Only if you rely on the client's resolver caching implementation, which we don't. Docker networking guarantees that a given hostname lookup by a given container in a given service discovery scope will always return the same IP. In that configuration, using DNS is a robust fit for production.
Believe it or not, Docker is built by people who have actual operational experience :)
> Docker networking guarantees that a given hostname lookup by a given container in a given service discovery scope will always return the same IP. In that configuration, using DNS is a robust fit for production.
I really wish there was more technical documentation on this "feature", which would make actual discussions about this much more productive, as opposed to what amounts to "trust me" with an appeal to authority.

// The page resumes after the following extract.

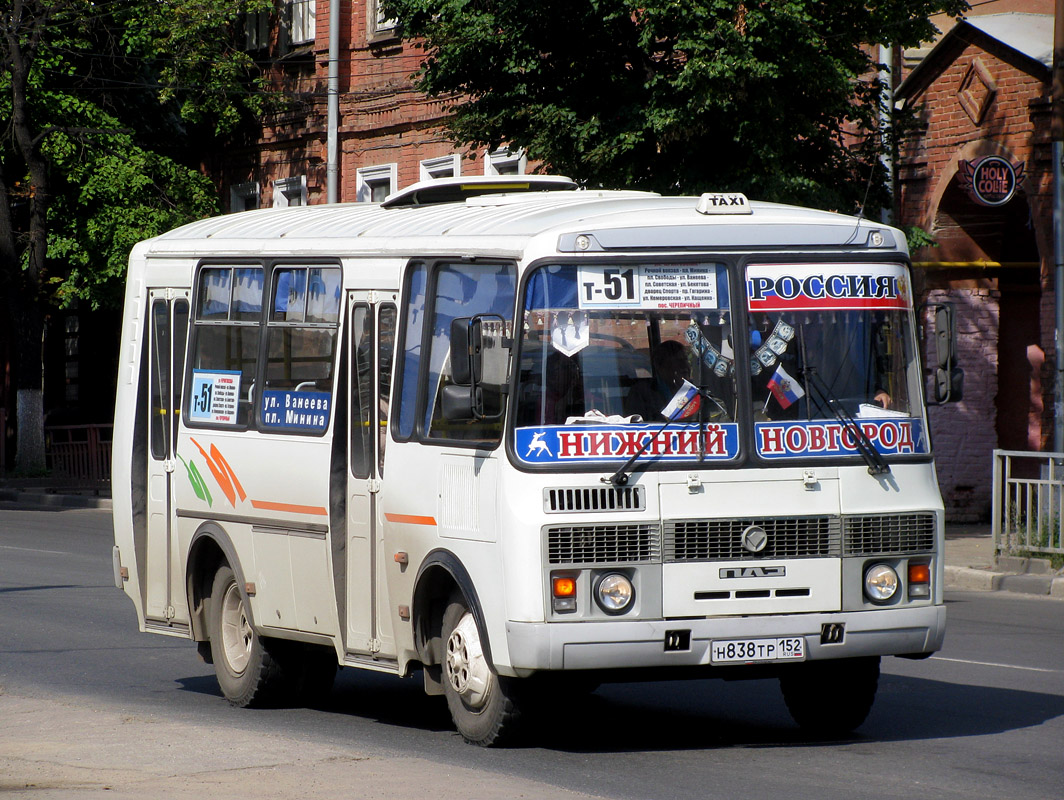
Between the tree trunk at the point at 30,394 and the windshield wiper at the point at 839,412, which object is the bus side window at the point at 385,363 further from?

As it stands now, there's not enough technical documentation about this feature available to make intelligent decisions about whether this really is a "robust fit for production".
> Believe it or not, Docker is built by people who have actual operational experience :)
I believe in track records, and Docker's hasn't been too great so far. From "not our problem" responses to issues like devicemapper version differences (on major OSes, no less), to the fact that I had to automate the cleanup of orphaned mounts after stopping containers, to non-backwards compatible releases with major core re-writes every other month, to containers which are quite literally unkillable without a host restart; Docker's track record is pretty poor.
I've used it in production, and the benefits barely outweighed the pain of attempting to manage it.
> a given hostname lookup by a given container in a given service discovery scope will always return the same IP
Did you mean this to cover the situation where N containers have registered the same name? I thought Docker DNS returned all such results in random order.
Given that, if one of those containers goes offline and Java has cached its address, you have the problem the parent was alluding to.
That's incorrect. You are describing DNS-based load-balancing, which would indeed rely on the container's resolver implementation. But Docker doesn't do that. Instead it always resolves the service name to the same IP, which is load-balanced by IPVS. That way even the world's crappiest dns caching implementation will still be handled properly.
So when I said that Docker doesn't rely on the container's DNS resolver, I really meant it. We have seen in past lives the consequences of "DNS abuse" and have been careful to avoid it.
Docker 1.12 built-in load-balancing supports both VIP based LB using IPVS and also DNS-RR and it is configurable per-service. VIP based LB is the default though. All of these will be fully documented shortly.
Not all use of DNS is the same. If you're attempting service discovery over DNS and need a timely response on changes, any form of caching behavior that does not conform to the specs is going to cause you a headaches when you need it to work most in production.
For example, I'd never want to implement service discovery via DNS in Java, which ignores expiration times and caches queries according to its own settings. I've also seen some server configurations which result in every gethostbyname call to a fully recursive query against DNS.